▶ _TEXT PROVIDED_
Patients' demographic characteristics are shown in Table 1.

 

 

Adherence to the local care guidelines was 11.2% for step 1, 34.4% for step 2, 92.1% for step 3, and 1.9% for the full guideline. All patients (n = 215) had a chest X-ray requested, 37.7% (n = 81) blood culture, 25.1% (n = 54) microbiology of sputum, and 13.5% (n = 29) had the acid-fast bacilli exam requested. Out of 81 blood cultures, 10 (12.3%) were positive. Among the microorganisms found, the most prevalent were: Streptococcus pneumoniae (n = 3), Klebsiella pneumoniae (n = 2), Gram positive bacilli (n = 1), Escherichia coli (n = 1), Pseudomonas aeruginosa (n = 1), Enterococcus spp. (n = 1) and Staphylococcus aureus (n = 1). In the sputum culture results, there were six outstanding strains: one P. aeruginosa, one S. aureus, one S. pneumoniae, one Klebsiell a spp. and two Candid a spp.

All patients underwent a diagnostic X-ray. Radiological changes in 47.4% (n = 102) of the patients showed consolidation, in 19.5% (n = 42) infiltrates, in 6.5% (n = 14) pleural effusion, and in 8.4% (n = 18) other results. In 9.3% (n = 20) of cases, the X-ray was normal, and in 8.8% (n = 19) there were no results reported in the system.

The distribution of patients, by risk stratification, according to the PSI score was: PSI 1 (7%, n = 15), PSI 2 (11.2%, n = 24), PSI 3 (25.1%, n = 54), PSI 4 (50.2%, n = 108) and PSI 5 (6.5%, n = 14). The median hospital stay was 8 days (IQR 25-75%, 4-17) and their stratification, according to the severity score index, is shown in Fig. 1.

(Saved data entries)
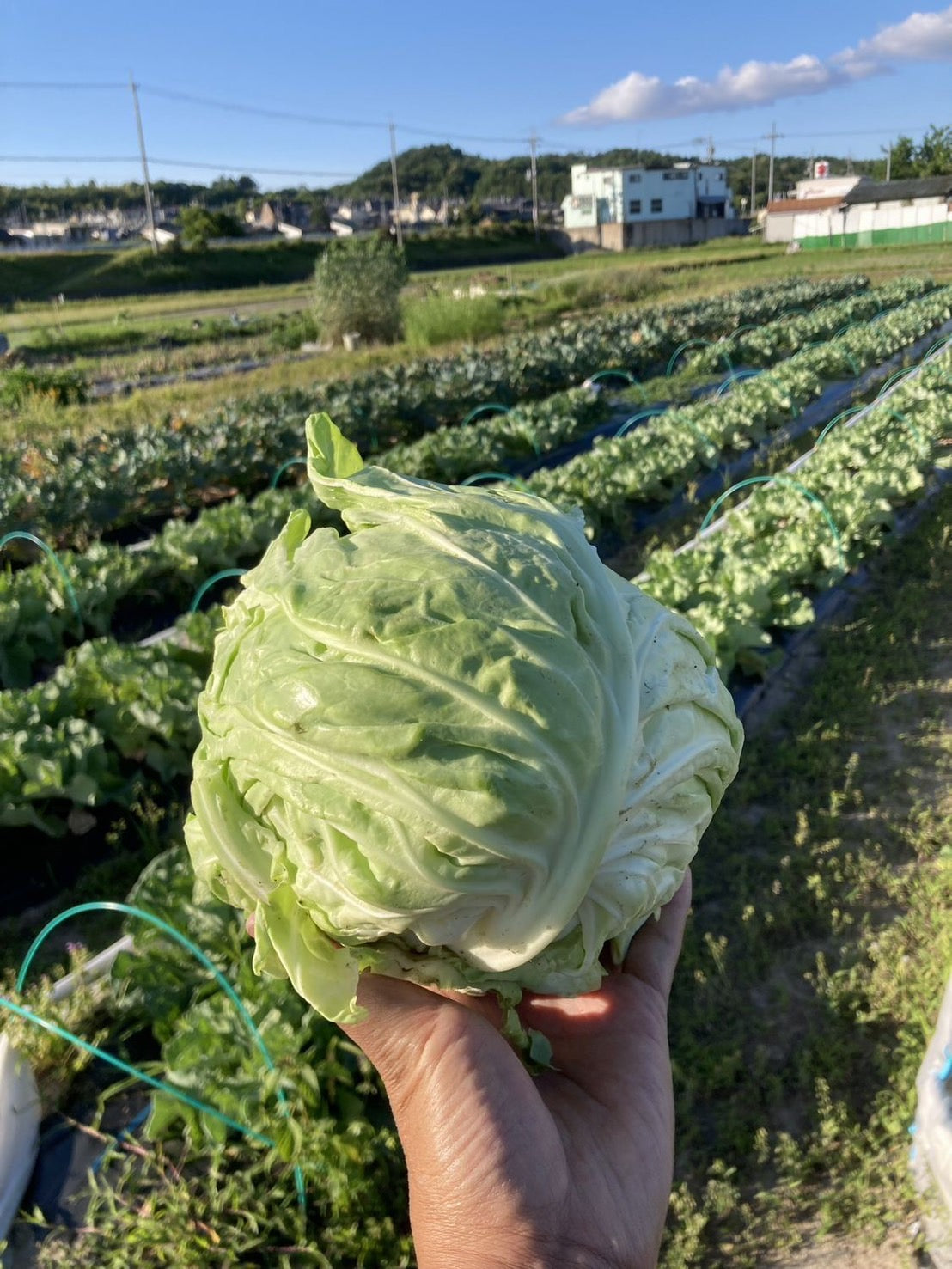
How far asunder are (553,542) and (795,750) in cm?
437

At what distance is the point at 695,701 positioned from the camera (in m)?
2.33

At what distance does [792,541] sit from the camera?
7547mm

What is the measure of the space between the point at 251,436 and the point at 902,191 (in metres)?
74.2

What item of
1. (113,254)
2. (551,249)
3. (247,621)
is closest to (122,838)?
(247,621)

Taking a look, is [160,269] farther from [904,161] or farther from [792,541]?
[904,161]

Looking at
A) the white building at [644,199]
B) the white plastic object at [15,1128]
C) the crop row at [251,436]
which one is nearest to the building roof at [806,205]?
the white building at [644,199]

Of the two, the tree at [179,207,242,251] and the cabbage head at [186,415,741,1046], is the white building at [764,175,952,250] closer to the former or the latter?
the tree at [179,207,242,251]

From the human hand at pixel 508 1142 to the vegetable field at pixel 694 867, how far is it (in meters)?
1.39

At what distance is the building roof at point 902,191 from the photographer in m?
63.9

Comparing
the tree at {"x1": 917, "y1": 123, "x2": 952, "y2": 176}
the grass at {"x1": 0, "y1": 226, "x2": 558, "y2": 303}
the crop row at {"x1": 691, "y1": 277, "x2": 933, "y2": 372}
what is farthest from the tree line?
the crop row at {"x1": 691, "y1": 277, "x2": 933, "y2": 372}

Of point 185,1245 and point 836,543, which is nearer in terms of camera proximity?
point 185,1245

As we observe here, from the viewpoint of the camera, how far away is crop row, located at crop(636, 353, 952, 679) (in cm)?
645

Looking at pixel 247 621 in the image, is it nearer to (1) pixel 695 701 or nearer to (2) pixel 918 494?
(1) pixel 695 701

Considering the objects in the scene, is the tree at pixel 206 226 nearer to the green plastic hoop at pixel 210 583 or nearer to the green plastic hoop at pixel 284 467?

▶ _BRIEF_
From the text on patient test and X-ray results, repeat word for word the part that opens with the words containing "The distribution of" and closes with "shown in Fig. 1.".

▶ _SOLVED EXERCISE_
The distribution of patients, by risk stratification, according to the PSI score was: PSI 1 (7%, n = 15), PSI 2 (11.2%, n = 24), PSI 3 (25.1%, n = 54), PSI 4 (50.2%, n = 108) and PSI 5 (6.5%, n = 14). The median hospital stay was 8 days (IQR 25-75%, 4-17) and their stratification, according to the severity score index, is shown in Fig. 1.